What is being asked » From the entries that follow, gather each line holding the word "Tanzania".
[Supplied data]
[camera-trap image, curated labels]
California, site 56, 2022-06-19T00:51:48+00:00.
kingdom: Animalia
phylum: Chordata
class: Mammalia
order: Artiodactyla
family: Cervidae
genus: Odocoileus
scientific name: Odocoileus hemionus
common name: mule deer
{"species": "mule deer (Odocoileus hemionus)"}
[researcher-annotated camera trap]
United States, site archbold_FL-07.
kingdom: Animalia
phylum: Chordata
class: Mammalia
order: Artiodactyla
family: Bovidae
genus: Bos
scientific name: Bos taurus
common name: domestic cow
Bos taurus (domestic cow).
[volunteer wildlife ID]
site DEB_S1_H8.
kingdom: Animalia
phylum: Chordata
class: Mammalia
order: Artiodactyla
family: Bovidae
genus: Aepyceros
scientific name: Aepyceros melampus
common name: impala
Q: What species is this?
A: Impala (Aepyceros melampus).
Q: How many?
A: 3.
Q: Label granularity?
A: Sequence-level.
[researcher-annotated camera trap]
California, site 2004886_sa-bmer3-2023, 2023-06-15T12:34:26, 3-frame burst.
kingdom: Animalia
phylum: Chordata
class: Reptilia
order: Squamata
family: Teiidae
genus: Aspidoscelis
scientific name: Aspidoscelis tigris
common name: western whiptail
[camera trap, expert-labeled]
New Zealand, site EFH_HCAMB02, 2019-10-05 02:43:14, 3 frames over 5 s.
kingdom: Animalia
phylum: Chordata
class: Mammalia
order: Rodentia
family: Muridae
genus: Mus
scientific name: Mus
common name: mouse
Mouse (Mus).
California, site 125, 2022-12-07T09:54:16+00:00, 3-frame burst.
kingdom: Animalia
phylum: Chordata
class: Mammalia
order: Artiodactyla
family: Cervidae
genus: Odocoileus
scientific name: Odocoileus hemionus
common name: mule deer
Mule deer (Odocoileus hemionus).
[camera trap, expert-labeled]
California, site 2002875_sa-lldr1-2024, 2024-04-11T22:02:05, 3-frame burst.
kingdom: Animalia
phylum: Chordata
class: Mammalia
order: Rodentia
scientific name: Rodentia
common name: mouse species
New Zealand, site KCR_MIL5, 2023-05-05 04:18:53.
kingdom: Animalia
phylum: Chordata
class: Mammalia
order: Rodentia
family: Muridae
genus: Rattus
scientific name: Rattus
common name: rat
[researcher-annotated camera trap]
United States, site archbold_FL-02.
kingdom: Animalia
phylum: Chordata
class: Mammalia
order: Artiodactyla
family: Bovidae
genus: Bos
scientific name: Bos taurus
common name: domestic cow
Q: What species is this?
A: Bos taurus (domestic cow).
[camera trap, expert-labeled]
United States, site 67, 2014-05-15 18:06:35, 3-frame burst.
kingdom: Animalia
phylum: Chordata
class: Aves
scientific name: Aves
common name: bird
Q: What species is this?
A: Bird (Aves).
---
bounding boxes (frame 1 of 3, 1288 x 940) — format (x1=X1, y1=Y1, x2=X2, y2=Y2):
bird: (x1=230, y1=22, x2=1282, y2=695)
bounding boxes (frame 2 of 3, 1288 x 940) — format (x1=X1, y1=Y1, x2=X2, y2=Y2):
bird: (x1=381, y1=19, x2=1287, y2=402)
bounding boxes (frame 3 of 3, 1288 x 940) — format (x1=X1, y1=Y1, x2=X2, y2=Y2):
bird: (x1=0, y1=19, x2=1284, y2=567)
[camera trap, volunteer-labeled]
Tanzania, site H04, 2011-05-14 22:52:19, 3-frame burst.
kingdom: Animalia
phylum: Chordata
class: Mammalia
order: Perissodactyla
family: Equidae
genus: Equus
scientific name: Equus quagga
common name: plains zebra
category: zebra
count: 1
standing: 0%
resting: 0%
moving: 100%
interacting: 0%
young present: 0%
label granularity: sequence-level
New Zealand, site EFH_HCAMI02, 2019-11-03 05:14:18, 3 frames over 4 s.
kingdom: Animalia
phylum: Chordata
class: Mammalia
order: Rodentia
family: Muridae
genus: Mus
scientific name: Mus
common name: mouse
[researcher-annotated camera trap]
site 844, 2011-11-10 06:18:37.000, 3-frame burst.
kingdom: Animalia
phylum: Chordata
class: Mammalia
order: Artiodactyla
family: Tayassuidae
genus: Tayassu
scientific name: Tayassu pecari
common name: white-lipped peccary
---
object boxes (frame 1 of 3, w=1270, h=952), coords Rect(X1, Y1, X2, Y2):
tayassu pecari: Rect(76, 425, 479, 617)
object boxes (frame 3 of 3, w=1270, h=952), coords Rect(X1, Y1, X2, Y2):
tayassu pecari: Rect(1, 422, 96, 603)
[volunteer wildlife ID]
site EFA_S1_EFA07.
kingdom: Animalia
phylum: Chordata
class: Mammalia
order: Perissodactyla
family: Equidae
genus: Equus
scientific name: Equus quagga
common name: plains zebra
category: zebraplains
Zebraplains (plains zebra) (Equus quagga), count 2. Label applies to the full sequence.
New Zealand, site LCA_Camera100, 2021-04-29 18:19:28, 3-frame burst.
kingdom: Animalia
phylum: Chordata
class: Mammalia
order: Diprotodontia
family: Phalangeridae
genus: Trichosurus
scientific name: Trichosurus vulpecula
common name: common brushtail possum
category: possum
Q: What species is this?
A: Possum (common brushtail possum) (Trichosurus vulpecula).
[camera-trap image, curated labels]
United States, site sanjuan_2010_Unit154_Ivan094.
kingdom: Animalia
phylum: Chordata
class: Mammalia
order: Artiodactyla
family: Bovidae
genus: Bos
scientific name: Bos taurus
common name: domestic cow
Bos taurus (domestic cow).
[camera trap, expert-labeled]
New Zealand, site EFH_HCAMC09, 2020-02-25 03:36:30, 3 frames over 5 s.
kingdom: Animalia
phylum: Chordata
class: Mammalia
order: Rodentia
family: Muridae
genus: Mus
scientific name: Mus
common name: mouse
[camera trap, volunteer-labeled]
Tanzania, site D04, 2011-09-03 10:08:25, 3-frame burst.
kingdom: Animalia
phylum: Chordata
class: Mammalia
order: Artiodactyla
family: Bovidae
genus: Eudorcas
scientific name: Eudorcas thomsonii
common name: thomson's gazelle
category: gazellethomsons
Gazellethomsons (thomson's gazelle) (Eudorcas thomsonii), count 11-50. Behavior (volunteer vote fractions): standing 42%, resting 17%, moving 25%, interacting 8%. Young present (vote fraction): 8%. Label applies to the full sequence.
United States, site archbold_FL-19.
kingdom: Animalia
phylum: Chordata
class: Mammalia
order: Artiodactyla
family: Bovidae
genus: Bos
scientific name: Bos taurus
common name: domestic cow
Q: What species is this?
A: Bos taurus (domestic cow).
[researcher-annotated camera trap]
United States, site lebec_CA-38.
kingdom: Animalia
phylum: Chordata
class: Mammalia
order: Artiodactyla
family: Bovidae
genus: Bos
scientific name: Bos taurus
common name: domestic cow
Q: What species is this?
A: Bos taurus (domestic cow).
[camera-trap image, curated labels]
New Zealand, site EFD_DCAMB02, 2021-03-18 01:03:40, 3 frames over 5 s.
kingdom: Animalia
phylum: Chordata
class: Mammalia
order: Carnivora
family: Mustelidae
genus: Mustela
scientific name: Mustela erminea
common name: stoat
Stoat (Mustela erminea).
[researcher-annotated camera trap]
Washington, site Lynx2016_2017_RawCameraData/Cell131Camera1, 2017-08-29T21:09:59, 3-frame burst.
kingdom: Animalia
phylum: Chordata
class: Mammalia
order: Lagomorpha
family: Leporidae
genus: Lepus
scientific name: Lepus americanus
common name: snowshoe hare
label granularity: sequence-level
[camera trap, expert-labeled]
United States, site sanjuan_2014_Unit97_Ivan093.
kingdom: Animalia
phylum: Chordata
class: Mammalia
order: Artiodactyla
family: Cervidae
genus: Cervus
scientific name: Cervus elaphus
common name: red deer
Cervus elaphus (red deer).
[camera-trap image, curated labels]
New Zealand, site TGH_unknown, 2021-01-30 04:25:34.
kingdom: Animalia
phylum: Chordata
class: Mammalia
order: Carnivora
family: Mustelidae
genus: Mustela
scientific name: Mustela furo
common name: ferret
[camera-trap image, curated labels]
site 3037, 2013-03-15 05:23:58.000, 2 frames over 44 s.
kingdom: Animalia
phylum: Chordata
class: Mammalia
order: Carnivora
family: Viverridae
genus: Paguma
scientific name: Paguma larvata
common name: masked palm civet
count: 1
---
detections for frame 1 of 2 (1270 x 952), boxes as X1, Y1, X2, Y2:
[/Supplied data]
Written solution »
Tanzania, site H04, 2011-05-14 22:52:19, 3-frame burst.
Tanzania, site D04, 2011-09-03 10:08:25, 3-frame burst.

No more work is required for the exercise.